Having personally sent them out of meetings, (literally with tears in their eyes many times, grown men, imagine..) for the last eight (8) months, I do not understand their propensity to ignore any logical solution to this crisis, other than austerity, which is purely bred of fear for another Weimar situation and they just refuse to pay their bills now, and call it "austerity."
We understand their lack of education, fielding one of the weakest secondary education systems in Europe, however this is no excuse for not being up to speed in Quantitative Economic theories, still embracing the same curriculum they have been teaching since the 1970's.
The 9 Trillion Euros in Government Debt they (Germany) have currently, is 75% of the EU Total Debt.
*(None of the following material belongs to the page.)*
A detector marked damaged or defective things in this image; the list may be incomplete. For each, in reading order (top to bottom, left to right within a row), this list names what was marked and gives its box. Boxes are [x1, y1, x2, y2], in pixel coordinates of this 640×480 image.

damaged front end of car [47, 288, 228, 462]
With a Debt/GDP of over 185%, their balance sheet resembles that of Japan.
Germany must accept their subordinate roll in the Union, and learn to submit to the European Supervisory Authority they agreed to, when they became a member state of the EU.
This IS NOT the "Union of German States", rather the European Union, and the Rule of Law applies.
I predicted civil unrest in Germany's streets weeks ago, and we have seen several hundred arrests in Frankfurt's Financial District in these last weeks.The next correction was mentioned last October, why people keep ignoring it is puzzling.
Even Mr. Soros has given his warning. Remember the last warning he gave? Oh, yeah, how did that currency short turn out for him?
Oh, yeah he made, $1.1 BIL USD within minutes. Euro is next, and he is being more than fair offering his warning this far out.
Once the Occupy kids quit playing around with flash mobs at McDonald's, and start with bank runs, Germany will fall quickly indeed.